Given records: Begin

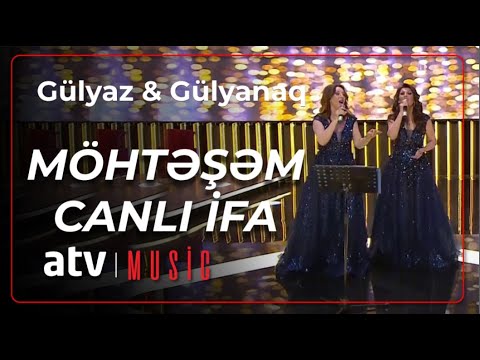 Gülyaz Məmmədova & Gülyanaq Məmmədova - MÖHTƏŞƏM CANLI İFA Mp3 Yüklə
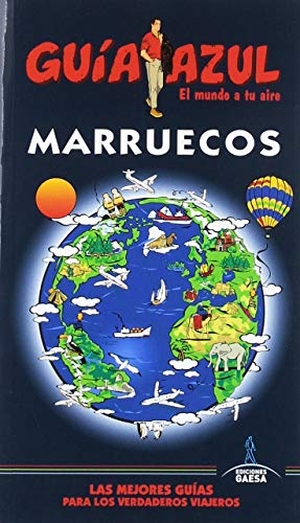 Cabrera, Daniel / María Dolores Gijón Mendigutía. Marruecos. GUÍAS AZULES DE ESPAÑA, S.A., 2019.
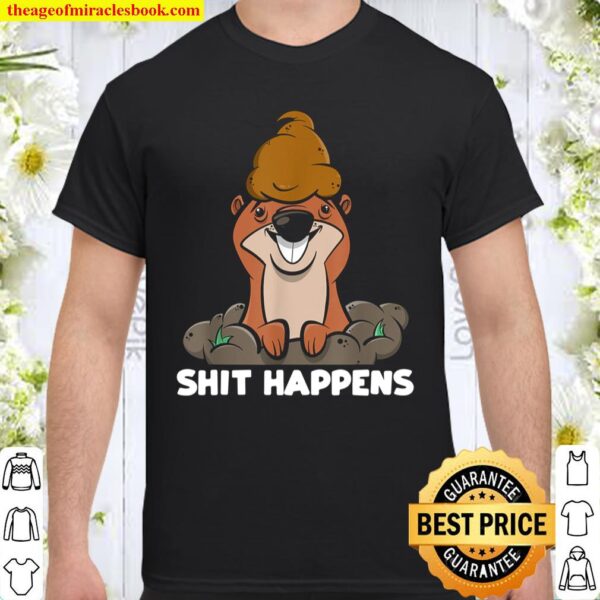 Shit happens - lustiges Maulwurf Sprüche Shirt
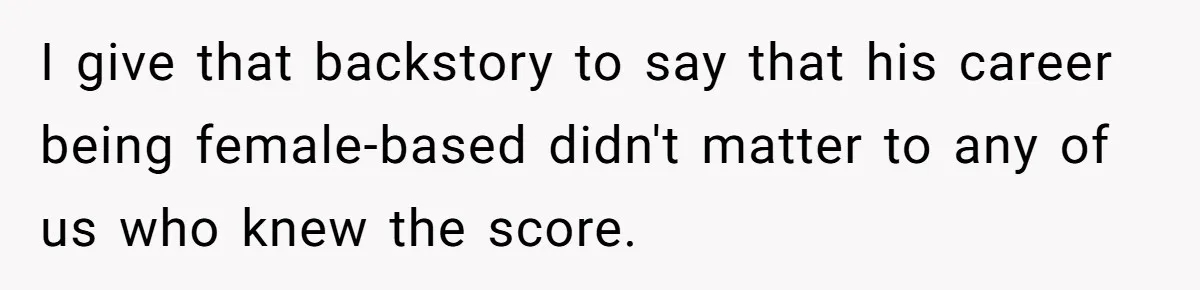 I give that backstory to say that his career being female-based didn't matter to any of us who knew the score.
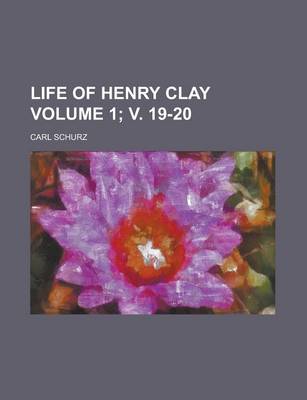 Book cover for Life of Henry Clay Volume 1; V. 19-20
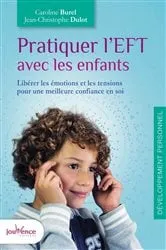 Book cover of Pratiquer l'EFT avec les enfants by Caroline Burel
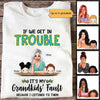 Apparel Grandma Grandkid Get In Trouble Personalized Shirt Classic Tee / White Classic Tee / S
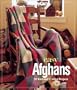 Family Circle Easy Afghans: 50 Knit and Crochet Projects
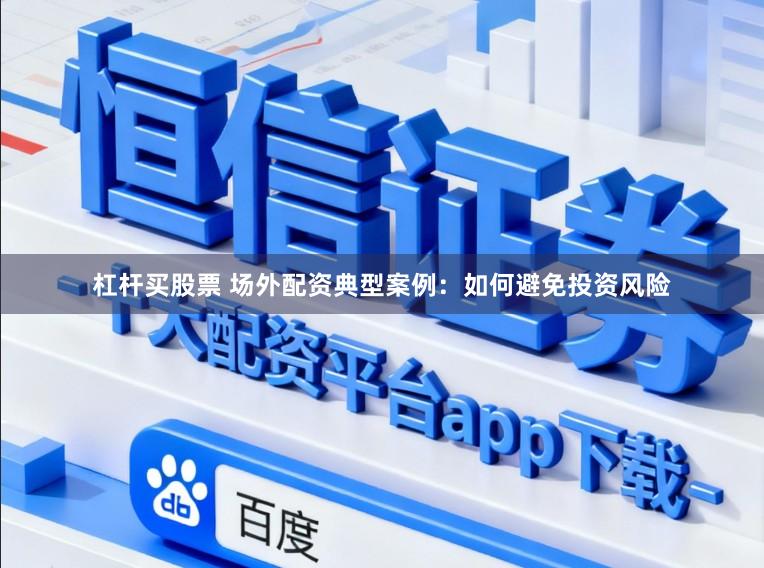 杠杆买股票 场外配资典型案例:如何避免投资风险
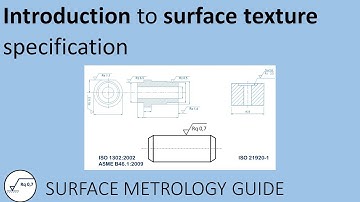 Introduction to surface texture specification and verification [ENGLISH]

Given records: End

What you need to do — The response must match the data line for line, from its first line through the line with "Book cover for", inclusive, and must leave out the pictures.

Solution below —
 Gülyaz Məmmədova & Gülyanaq Məmmədova - MÖHTƏŞƏM CANLI İFA Mp3 Yüklə
 Cabrera, Daniel / María Dolores Gijón Mendigutía. Marruecos. GUÍAS AZULES DE ESPAÑA, S.A., 2019.
 Shit happens - lustiges Maulwurf Sprüche Shirt
 I give that backstory to say that his career being female-based didn't matter to any of us who knew the score.
 Book cover for Life of Henry Clay Volume 1; V. 19-20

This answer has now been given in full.